• [Texte proposé]:
================================

MARINA REBEKA, Vestale et Prêtresse de l’Opéra !
© Tatyana Vlasova
La France aime MARINA REBEKA, et lui réserve toujours un accueil des plus chaleureux, que ce soit en récital (dans le cadre des « Instants lyriques », notamment salle Gaveau il y a tout juste un an), dans Verdi (Il trovatore ou La traviata à Bastille, I due Foscari à Aix) ou dans le bel canto (Anna Bolena au T.C.E.). Elle revient pour un concert très attendu : La Vestale de Spontini dans l’original français au T.CE., mercredi 22 juin 2022. Rencontre avec l’une des sopranos les plus remarquables du moment…
Nicolas MATHIEU : Comment avez-vous rencontré l’art lyrique ?
Marina REBEKA : À l’âge de 13 ans, mon grand-père m’a emmené au Théâtre Dailes pour entendre Norma de Bellini. J’ai été si profondément choquée que je lui ai dit que je chanterais ce rôle un jour. Toute ma famille a évidemment ri, car je ne faisais que jouer du piano et je n’étudiais pas la musique de manière professionnelle. Mais j’ai trouvé une école de musique où l’on pouvait apprendre à tout âge et j’y suis allée ! La coïncidence est que 23 ans plus tard, Norma était programmée à l’Opéra de Lettonie, et j’étais distribuée dans le rôle !
N.M. : Quand avez-vous su que vous deviendriez une chanteuse professionnelle ?
M.R. : Après être entrée au conservatoire en Italie, j’ai commencé à chercher des occasions me permettant de travailler et de m’épanouir. J’ai donc passé en revue tous les rôles, et j’ai eu cette première expérience sur scène, au Teatro Reggio di Parma, avec un projet autour d’un Barbiere di Siviglia pour les enfants. C’était la première fois que je chantais Rosina !
À Rome, j’avais deux professeurs : le premier me guidait comme une soprano lyrique légère, donc je chantais I Puritani et la reine de la nuit, parce que j’avais les aigus. L’autre me menait vers le lyrique. À la fin, j’ai complètement perdu ma voix. C’était une grande crise dans ma vie parce que je n’avais pas de travail et pas d’argent. Mes parents m’avaient déjà tant donné, et tout semblait vain, car j’avais l’impression que personne ne pouvait m’aider.
Je suis rentrée à Riga trois mois pour récupérer, en regardant des masterclass, en lisant des livres, en explorant mon corps, puis j’ai commencé à construire mes extensions jusqu’à ce que je retrouve toute la gamme. Je savais que je devais travailler sur moi-même et que personne ne pouvait m’aider. Finalement, je suis retournée à Rome, et j’ai construit mon répertoire en participant à divers concours. J’ai donc passé des auditions jusqu’à ce que je sois retenue pour La Traviata à Erfurt, qui a été mon véritable début sur scène.

================================

• [Matériel fourni]:
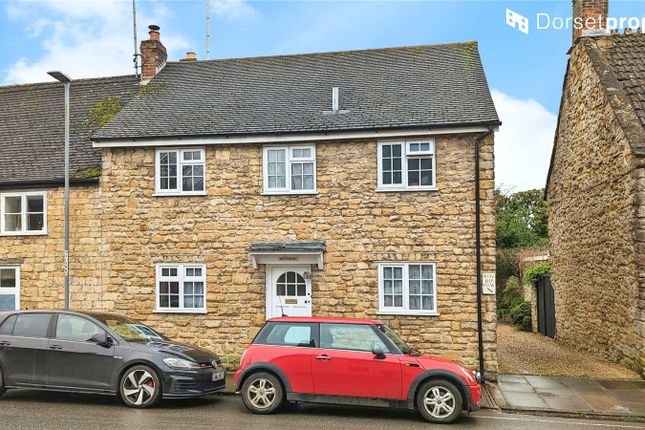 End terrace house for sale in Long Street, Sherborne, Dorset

================================

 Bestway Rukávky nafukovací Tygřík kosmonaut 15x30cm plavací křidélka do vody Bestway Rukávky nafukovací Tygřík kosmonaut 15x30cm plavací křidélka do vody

================================

• [Activité]: Recopiez sans rien changer, s'il vous plaît, tout ce qui va de « Marina REBEKA : À » jusqu'à « chanteuse professionnelle ? » dans l'entretien avec Marina Rebeka.

• [Corrigé de l'exercice]:
Marina REBEKA : À l’âge de 13 ans, mon grand-père m’a emmené au Théâtre Dailes pour entendre Norma de Bellini. J’ai été si profondément choquée que je lui ai dit que je chanterais ce rôle un jour. Toute ma famille a évidemment ri, car je ne faisais que jouer du piano et je n’étudiais pas la musique de manière professionnelle. Mais j’ai trouvé une école de musique où l’on pouvait apprendre à tout âge et j’y suis allée ! La coïncidence est que 23 ans plus tard, Norma était programmée à l’Opéra de Lettonie, et j’étais distribuée dans le rôle !
N.M. : Quand avez-vous su que vous deviendriez une chanteuse professionnelle ?